PASSAGE DU TEXTE »
Séance SEMECOL le 10 avril 2025

Forêts tropicales : déconstruire leurs mythes, histoires et futurs

Lieu 17h30-20H
Salle du Sénéchal, 17 rue de Rémusat
>> lien Internet



Forêts tropicales : déconstruire leurs mythes, histoires et futurs
Contesting myths, histories, and futures in tropical forests
Les forêts tropicales représentent plus de la moitié des terres boisées dans le monde, couvrant 1/6 des continents ; des forêts de montagnes aux forêts semi-arides à feuilles caduques. Plus de 1,5 milliard de personnes dans le monde dépendent des forêts tropicales, avec 350 millions d’habitant.es « indigènes et tribales » dont les cultures, les identités et les stratégies de subsistance sont étroitement liées au maintien de l'écosystème forestier, qui bénéficie à son tour de ces pratiques traditionnelles, par exemple via une augmentation de la biodiversité.
Malgré ces liens étroits avec les sociétés humaines, les forêts tropicales ont souvent été considérées comme « vierges » avant l'arrivée des forces coloniales et industrielles, la conservation ayant tendance à se concentrer sur l'élimination des populations humaines de ces habitats. L'archéologie, l'histoire, la géographie et l'anthropologie démontrent cependant la grande variété de formes d'occupation humaine et de modes de vie dans et avec les forêts observées au cours de l'histoire de l'humanité.
Patrick Roberts soulignera l'importance de ces écosystèmes pour l'évolution et l'expansion de notre espèce, l'émergence de la production alimentaire et même l'apparition des premières formes d'urbanisme dans différentes parties du monde. L'expansion du colonialisme européen et, plus tard, nord-américain dans les forêts tropicales a apporté de nouvelles idées extractivistes, marginalisé les connaissances indigènes et souvent réduit en esclavage ou assassiné les communautés locales, occultant les relations complexes qui existaient avec la forêt. Amélie Robert se concentrera sur les forêts vietnamiennes, décrivant leur évolution depuis la période précoloniale jusqu'à aujourd'hui (l'époque de l'établissement de la plantationocène), où les arguments coloniaux ont finalement été adoptés par les autorités locales, affaiblissant les liens avec les forêts, en particulier parmi les minorités ethniques.
Nous discuterons donc de la manière dont cette riche histoire humaine dans les tropiques nous oblige à considérer l'éventail des façons dont les sociétés humaines peuvent vivre avec les forêts tropicales, au-delà de l'objectivation historique des forêts tropicales, de leurs ressources et de leurs populations, qui a façonné les crises de durabilité qui existent encore aujourd'hui. Même les approches de conservation ou « vertes » des forêts tropicales perpétuent certaines de ces préoccupations, du mythe de la forêt vierge aux avantages de l'écocertification, en passant par une vision purement comptable : le Vietnam montre notamment les pièges que représente le fait de se concentrer uniquement sur la superficie forestière et ses avantages économiques, sans tenir compte de la richesse des forêts spontanées. Et le changement climatique fait monter les enjeux.

Patrick Roberts - directeur du département de Coévolution de l'Occupation des Sols et de l'Urbanisation à l’Institut Max Planck de Géoanthropologie. Auteur du livre Jungles : Comment les forêts tropicales ont façonné le monde (2024).
Amélie Robert - maîtresse de conférence en biogéographie historique et géographie du développement durable à EDYSAN - Université de Picardie Jules Verne


Séance animée par Guillaume Gaudin et Sylvain Kuppel. Elle se fera partiellement en anglais avec traduction “instantanée”.

CONSIGNES »
Répondez s'il vous plaît à ces questions d'après l'annonce sur les forêts tropicales :
(a) Combien de personnes dans le monde dépendent des forêts tropicales ?
(b) Sur quelles forêts Amélie Robert se concentrera-t-elle ?
(c) Qui anime la séance ?

DONNÉES EXTRAITES »
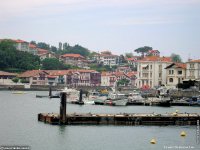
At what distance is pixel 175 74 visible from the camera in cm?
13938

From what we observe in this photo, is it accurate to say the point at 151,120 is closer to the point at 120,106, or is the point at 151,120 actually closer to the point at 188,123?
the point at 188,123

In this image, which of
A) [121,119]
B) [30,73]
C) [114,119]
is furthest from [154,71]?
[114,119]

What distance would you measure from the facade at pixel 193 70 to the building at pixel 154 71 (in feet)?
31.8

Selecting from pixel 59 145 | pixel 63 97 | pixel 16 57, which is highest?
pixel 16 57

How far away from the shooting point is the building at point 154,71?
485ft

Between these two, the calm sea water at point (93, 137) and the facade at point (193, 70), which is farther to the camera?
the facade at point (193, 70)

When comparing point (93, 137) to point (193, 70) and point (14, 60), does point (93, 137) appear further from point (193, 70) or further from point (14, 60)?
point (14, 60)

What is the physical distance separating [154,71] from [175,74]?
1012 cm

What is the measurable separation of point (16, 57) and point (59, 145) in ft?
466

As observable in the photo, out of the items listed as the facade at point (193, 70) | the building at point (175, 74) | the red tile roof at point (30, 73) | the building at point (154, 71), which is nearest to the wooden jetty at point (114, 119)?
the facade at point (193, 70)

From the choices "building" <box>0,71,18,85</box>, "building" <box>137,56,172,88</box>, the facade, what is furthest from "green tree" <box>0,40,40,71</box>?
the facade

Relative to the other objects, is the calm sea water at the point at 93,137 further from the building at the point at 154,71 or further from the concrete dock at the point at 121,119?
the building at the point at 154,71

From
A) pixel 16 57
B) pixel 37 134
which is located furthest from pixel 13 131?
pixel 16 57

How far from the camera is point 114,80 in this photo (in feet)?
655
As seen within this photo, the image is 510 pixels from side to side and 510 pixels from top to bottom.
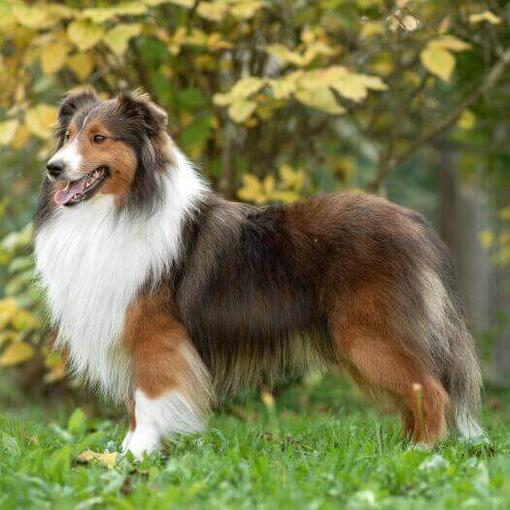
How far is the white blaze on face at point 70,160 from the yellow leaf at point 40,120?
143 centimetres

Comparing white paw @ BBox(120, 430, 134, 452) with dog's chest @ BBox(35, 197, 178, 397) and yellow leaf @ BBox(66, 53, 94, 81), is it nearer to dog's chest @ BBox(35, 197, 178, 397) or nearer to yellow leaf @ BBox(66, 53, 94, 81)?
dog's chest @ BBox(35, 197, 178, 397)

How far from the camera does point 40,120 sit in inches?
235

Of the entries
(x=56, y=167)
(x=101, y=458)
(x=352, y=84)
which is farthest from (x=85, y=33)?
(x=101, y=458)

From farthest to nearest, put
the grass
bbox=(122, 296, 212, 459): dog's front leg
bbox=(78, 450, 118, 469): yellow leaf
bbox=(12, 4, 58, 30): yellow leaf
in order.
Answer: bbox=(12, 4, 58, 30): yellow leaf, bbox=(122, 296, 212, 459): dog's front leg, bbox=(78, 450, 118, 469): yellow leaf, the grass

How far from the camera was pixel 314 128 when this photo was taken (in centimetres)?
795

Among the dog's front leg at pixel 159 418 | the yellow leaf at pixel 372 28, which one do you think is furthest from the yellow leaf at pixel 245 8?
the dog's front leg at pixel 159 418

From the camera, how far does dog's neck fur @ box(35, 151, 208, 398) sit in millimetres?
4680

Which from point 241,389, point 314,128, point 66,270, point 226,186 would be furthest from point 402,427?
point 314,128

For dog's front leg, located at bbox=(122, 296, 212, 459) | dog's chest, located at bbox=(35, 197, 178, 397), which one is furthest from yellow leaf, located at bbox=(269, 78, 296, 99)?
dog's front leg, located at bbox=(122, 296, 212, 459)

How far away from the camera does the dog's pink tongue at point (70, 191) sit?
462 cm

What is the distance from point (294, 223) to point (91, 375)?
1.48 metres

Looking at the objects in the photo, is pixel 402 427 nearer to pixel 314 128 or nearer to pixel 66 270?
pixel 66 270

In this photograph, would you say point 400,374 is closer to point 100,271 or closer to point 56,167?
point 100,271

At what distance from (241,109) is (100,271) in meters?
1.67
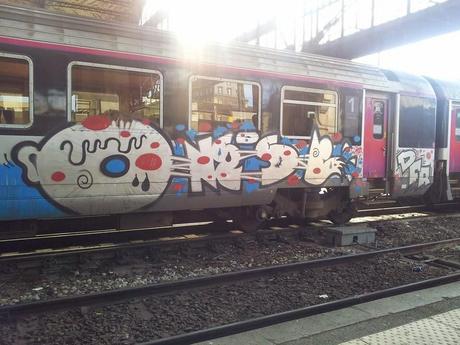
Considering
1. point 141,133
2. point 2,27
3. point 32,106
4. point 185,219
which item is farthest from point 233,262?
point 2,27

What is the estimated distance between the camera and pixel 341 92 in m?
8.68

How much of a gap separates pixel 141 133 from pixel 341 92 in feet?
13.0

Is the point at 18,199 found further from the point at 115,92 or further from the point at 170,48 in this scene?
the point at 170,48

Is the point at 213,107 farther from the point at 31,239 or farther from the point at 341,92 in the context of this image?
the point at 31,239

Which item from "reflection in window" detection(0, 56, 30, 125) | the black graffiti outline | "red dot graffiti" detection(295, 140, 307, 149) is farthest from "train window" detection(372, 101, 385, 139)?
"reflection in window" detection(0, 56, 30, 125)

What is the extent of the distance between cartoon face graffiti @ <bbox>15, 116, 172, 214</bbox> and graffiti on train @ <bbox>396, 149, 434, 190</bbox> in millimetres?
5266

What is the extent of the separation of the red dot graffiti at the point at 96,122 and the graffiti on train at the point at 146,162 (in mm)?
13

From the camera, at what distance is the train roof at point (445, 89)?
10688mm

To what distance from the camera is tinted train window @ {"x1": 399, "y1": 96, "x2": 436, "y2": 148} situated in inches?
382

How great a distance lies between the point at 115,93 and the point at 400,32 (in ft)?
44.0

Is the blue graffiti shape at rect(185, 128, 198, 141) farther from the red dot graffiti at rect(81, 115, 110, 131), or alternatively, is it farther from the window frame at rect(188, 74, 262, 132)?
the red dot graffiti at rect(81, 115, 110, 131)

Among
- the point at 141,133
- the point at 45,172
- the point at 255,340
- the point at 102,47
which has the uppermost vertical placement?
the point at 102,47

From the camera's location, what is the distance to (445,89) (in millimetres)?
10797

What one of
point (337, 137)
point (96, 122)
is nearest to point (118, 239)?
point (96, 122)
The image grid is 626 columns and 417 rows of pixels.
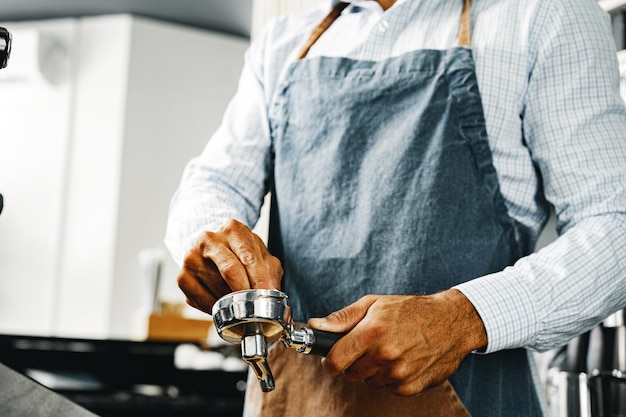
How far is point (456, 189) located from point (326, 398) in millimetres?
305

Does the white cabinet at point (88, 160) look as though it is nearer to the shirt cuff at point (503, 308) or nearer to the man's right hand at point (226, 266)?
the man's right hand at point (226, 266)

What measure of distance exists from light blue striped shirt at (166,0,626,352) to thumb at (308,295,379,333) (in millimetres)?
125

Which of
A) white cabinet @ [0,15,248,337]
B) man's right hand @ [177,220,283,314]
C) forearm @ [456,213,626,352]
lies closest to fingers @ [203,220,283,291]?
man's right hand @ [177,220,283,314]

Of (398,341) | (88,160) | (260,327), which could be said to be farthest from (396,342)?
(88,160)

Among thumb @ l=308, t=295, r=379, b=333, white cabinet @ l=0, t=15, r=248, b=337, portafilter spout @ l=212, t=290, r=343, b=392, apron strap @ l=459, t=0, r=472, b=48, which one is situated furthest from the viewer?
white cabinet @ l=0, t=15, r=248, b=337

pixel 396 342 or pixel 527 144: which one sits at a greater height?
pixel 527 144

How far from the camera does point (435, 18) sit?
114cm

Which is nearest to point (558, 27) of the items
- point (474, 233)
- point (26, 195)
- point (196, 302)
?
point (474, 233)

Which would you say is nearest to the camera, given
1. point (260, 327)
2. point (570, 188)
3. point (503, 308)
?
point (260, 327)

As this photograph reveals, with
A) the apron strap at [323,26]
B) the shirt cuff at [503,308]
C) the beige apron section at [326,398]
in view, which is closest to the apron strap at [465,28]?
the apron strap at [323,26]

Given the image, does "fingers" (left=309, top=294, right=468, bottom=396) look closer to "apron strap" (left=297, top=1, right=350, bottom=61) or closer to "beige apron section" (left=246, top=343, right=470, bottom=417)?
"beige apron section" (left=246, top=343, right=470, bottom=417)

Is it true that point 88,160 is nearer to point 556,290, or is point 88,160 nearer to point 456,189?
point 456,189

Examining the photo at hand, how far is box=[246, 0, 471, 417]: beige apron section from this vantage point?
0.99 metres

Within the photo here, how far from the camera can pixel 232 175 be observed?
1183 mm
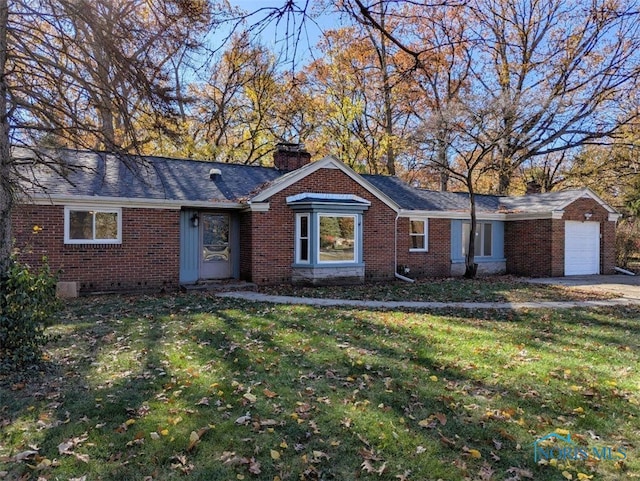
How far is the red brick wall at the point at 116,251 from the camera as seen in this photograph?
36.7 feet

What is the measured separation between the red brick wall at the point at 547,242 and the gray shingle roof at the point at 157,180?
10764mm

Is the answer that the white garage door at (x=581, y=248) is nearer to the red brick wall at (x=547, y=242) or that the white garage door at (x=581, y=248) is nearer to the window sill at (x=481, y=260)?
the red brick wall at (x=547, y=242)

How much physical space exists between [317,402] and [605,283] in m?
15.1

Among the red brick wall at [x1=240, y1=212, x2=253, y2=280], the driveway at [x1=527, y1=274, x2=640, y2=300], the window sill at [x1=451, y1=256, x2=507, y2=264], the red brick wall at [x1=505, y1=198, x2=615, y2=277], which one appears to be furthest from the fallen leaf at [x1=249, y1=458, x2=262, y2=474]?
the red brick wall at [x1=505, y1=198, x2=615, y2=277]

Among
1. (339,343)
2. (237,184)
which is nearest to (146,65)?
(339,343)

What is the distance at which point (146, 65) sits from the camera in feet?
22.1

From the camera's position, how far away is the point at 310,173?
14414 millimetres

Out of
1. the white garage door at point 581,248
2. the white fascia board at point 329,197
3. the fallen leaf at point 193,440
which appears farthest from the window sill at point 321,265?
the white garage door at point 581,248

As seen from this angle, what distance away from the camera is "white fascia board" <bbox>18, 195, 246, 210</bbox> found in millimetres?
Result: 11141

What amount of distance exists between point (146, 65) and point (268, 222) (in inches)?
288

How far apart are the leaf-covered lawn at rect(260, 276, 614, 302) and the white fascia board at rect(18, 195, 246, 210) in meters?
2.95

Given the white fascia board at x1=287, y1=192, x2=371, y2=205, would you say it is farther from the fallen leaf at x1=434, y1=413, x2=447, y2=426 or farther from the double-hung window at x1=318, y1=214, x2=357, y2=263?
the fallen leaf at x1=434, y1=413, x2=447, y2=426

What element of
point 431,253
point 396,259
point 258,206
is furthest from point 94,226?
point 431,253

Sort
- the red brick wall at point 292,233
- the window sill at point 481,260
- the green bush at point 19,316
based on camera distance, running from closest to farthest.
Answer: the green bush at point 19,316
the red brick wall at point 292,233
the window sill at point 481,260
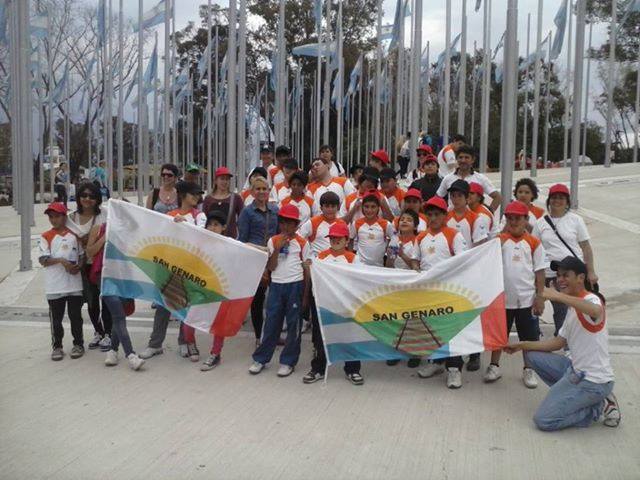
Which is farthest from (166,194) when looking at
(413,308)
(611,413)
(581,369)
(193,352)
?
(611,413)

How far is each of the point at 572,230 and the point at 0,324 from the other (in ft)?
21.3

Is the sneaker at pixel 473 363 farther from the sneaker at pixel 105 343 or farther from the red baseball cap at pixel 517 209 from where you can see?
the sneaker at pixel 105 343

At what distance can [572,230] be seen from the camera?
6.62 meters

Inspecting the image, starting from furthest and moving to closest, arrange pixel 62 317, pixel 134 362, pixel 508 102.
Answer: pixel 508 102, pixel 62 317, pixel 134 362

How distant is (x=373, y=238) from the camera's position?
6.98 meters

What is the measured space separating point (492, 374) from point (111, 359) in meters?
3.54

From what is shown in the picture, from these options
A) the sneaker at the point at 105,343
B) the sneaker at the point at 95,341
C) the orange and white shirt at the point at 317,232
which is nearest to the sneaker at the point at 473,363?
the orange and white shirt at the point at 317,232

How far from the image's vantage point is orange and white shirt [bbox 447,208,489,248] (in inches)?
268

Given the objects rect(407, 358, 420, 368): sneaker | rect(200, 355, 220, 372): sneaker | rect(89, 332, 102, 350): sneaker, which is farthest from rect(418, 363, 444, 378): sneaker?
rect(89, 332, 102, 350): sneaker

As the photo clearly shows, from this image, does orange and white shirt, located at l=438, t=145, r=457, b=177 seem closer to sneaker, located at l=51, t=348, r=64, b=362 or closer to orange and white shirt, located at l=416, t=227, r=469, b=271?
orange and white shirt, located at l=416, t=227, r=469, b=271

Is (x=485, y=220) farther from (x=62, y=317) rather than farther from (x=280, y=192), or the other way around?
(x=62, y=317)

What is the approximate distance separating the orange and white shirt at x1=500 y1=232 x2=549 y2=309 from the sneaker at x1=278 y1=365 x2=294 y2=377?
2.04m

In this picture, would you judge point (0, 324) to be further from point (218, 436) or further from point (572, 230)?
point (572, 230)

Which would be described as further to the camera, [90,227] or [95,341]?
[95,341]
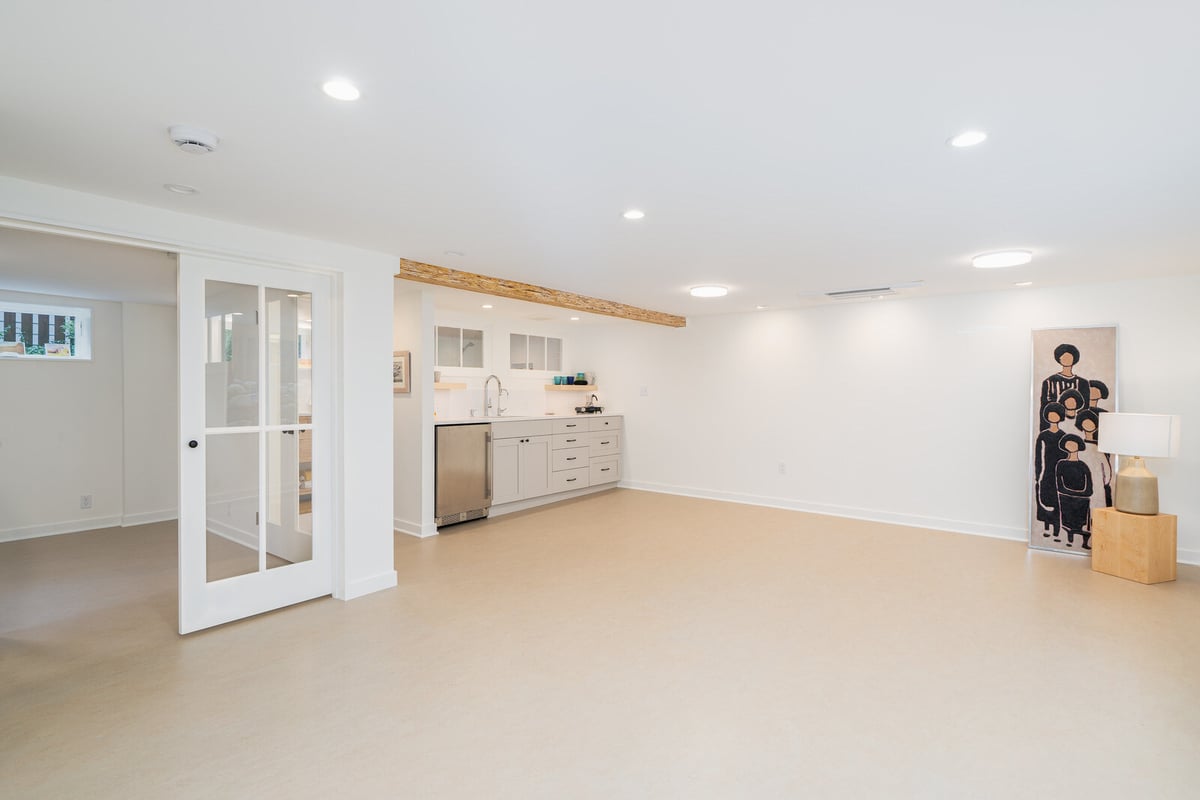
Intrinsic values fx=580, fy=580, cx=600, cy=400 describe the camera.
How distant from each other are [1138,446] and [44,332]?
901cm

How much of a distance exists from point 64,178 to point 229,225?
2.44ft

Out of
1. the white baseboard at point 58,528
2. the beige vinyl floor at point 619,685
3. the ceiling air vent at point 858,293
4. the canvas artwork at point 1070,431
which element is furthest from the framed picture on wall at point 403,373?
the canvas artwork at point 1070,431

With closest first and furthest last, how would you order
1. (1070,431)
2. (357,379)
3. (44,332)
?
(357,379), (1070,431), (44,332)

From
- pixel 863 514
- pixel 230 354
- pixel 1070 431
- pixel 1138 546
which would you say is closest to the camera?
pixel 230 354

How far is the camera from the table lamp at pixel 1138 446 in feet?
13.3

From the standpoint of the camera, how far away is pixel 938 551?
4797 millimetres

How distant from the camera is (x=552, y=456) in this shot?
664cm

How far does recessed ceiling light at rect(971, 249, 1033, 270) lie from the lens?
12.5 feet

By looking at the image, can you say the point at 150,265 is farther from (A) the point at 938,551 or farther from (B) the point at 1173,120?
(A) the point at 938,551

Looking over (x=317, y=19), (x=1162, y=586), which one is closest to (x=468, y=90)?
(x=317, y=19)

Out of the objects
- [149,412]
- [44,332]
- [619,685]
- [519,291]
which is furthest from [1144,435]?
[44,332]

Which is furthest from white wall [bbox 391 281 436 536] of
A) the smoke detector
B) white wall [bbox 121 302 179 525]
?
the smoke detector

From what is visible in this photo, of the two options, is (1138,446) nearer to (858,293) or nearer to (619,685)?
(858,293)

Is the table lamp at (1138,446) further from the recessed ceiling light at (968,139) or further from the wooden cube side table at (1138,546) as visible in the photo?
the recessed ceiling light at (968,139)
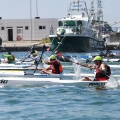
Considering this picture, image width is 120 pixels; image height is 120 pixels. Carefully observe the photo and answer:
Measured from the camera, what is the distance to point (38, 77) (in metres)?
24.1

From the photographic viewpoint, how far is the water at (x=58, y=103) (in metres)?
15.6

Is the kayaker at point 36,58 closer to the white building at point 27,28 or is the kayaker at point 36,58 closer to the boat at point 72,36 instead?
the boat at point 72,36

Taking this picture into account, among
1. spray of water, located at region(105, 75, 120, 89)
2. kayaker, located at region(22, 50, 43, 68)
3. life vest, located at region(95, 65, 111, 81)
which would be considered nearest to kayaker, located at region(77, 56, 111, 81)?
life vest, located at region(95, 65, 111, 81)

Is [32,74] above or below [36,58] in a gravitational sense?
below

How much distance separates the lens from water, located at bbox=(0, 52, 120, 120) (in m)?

RÉPONSE COMPLÈTE »
(a) Plus de 1,5 milliard de personnes.
(b) Sur les forêts vietnamiennes.
(c) Guillaume Gaudin et Sylvain Kuppel.